▶ _TO DO_: The reply is to be the lines from the one with "Taylor, Roger - Strange" through the last line of the records below, each retyped exactly, with pictures left out.

▶ _Pictures with short captions_:
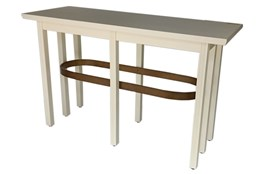 "White + Brass 56"" Sofa Table"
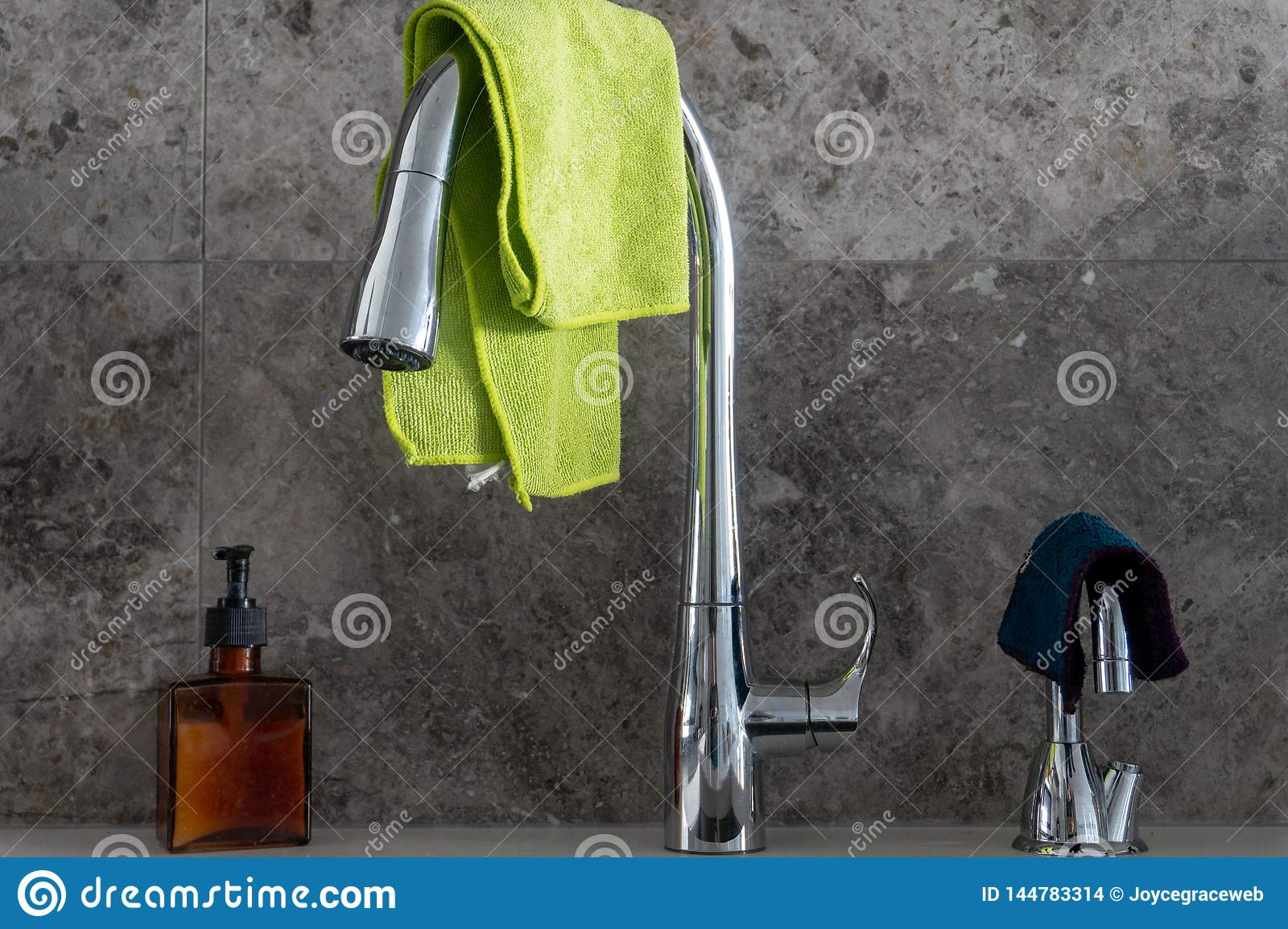 Hand Soap Pump Chrome Kitchen Sink Faucet Filtered Water Tap With Microfibre Cloths And Grey Marble Stone Tile Backsplash Stock Photo Image Of Home Green 144783314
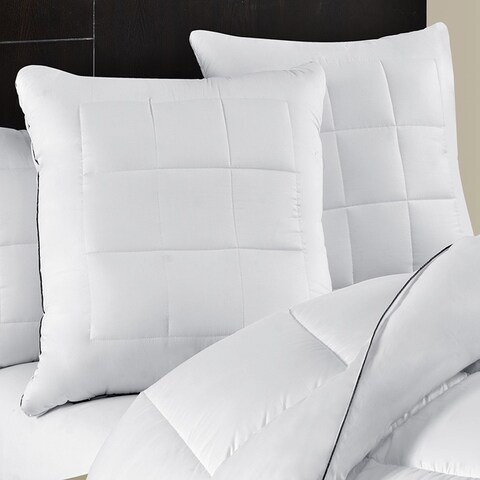 Maisón Luxe Ultimate Comfort & Support Luxury European Square Pillows (Set of 2)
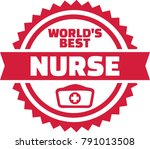 emblem for worlds best nurse | Shutterstock .eps vector #791013508
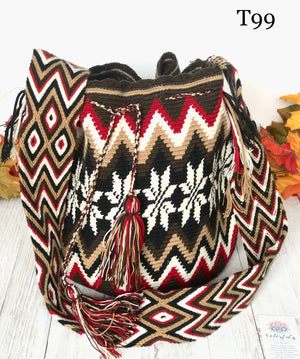 Red and brown Handbag for Fall/Winter | Crossbody Crochet Bag | Boho Bag | Wayuu Mochila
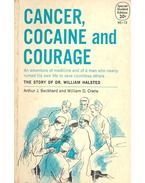 Cancer Cocaine and Courage - The Story of Dr. William Halsted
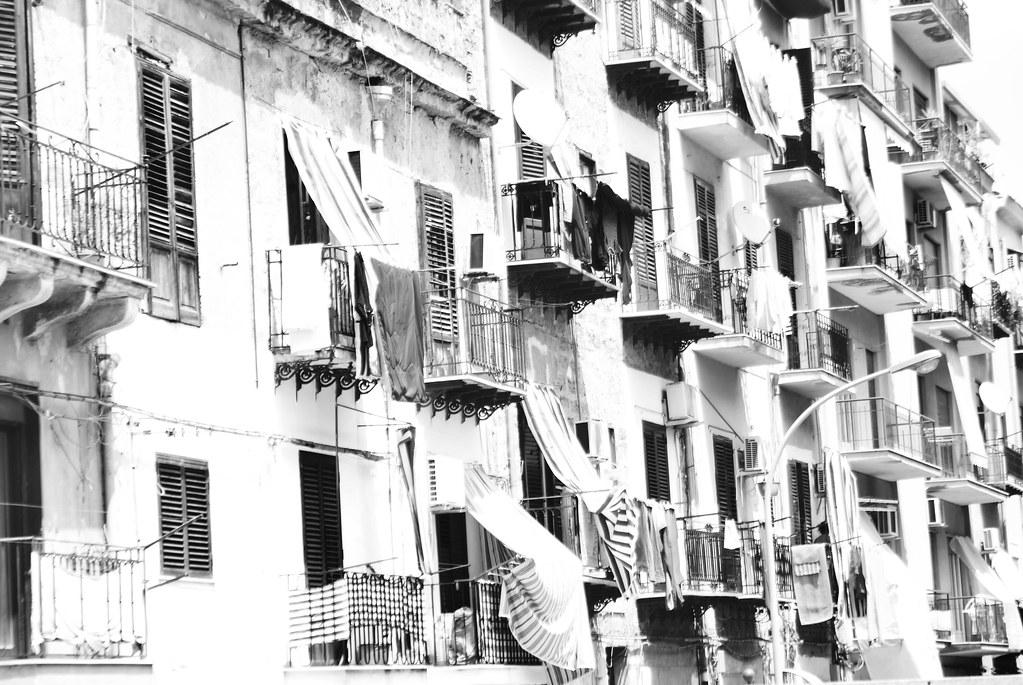 Palerme (Italie)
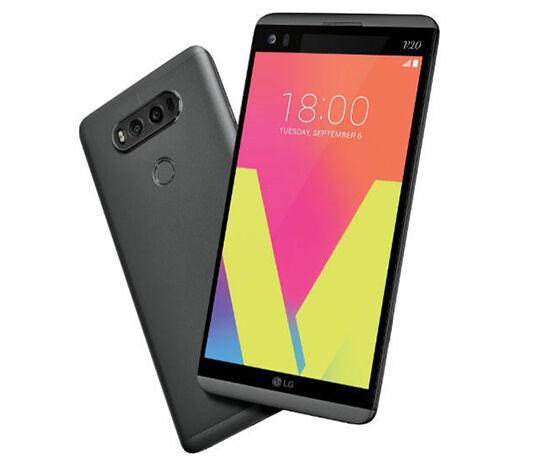 Smartphone Layar Besar Lg V20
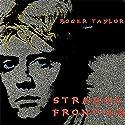 Taylor, Roger - Strange Frontier [Audio CD]<br>$562.00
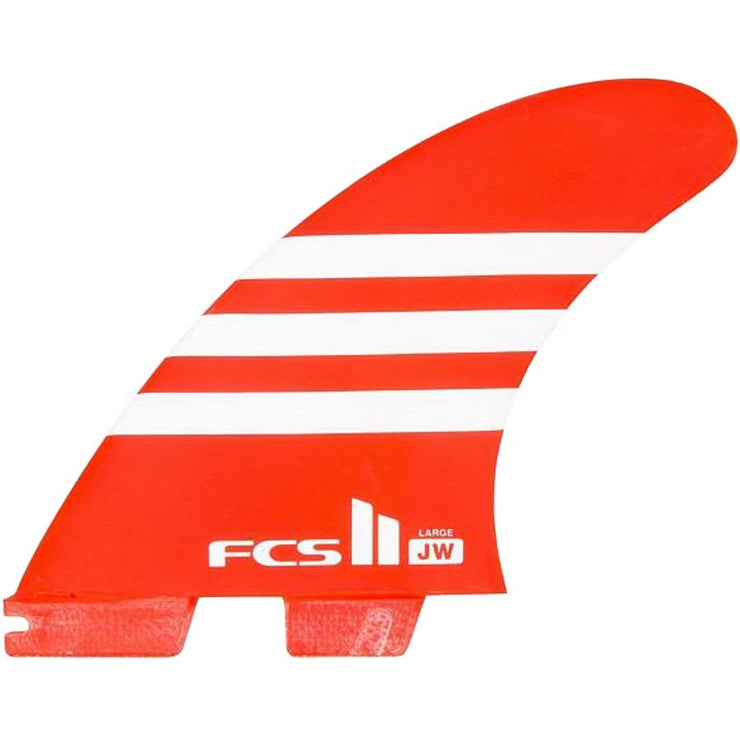 Surf Shop, Surf Hardware, FCS, JW Air Core Thruster, Fins, Large, Orange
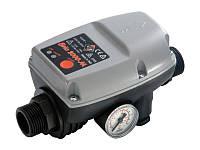 Brio 2000-M (BRIO-MT) Електронний прилад для контролю за роботою електродвигунів, з манометром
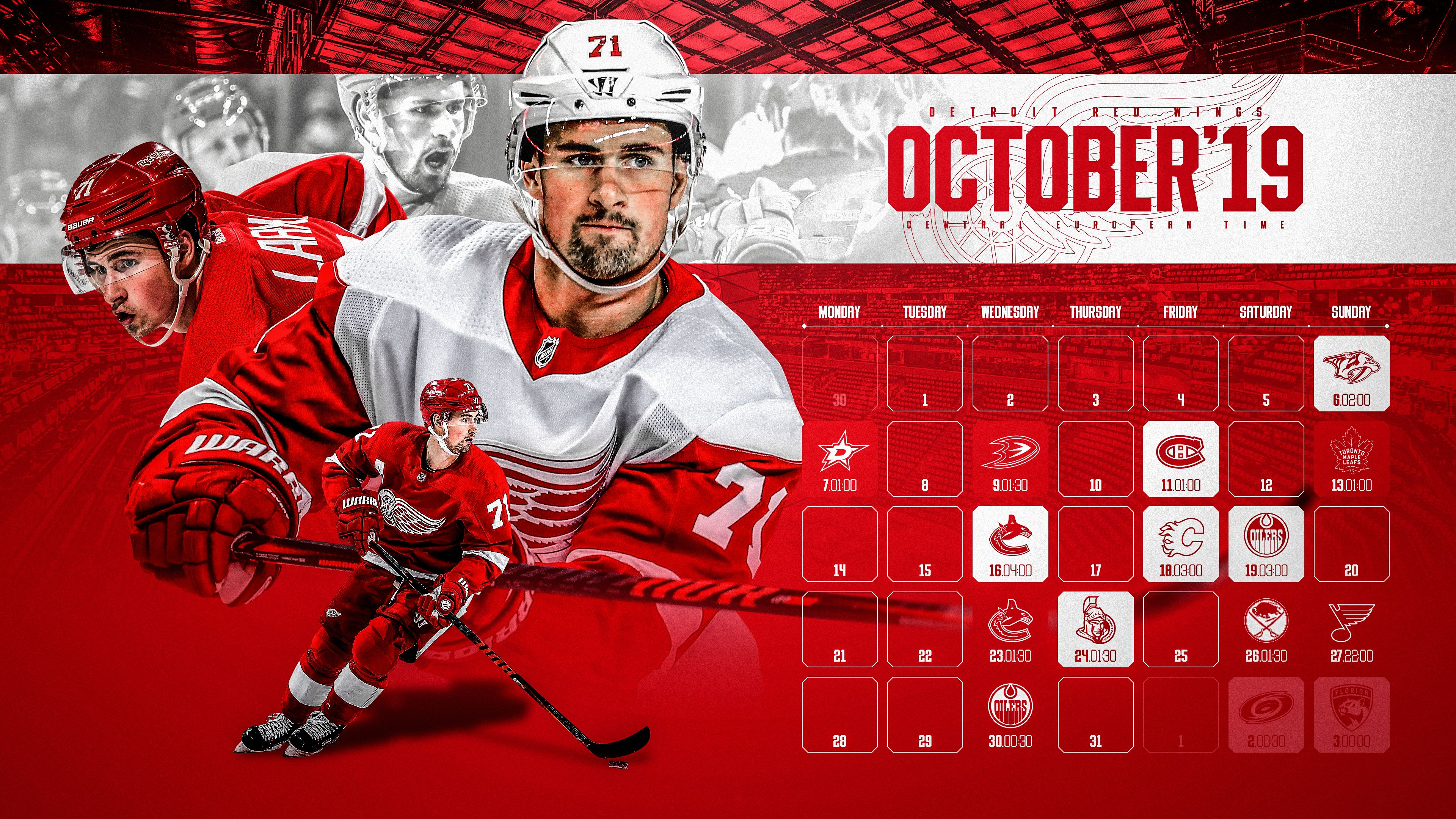 Schedule Wallpaper for the Detroit Red Wings Regular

▶ _ANSWER BOX_:
 Taylor, Roger - Strange Frontier [Audio CD]<br>$562.00
 Surf Shop, Surf Hardware, FCS, JW Air Core Thruster, Fins, Large, Orange
 Brio 2000-M (BRIO-MT) Електронний прилад для контролю за роботою електродвигунів, з манометром
 Schedule Wallpaper for the Detroit Red Wings Regular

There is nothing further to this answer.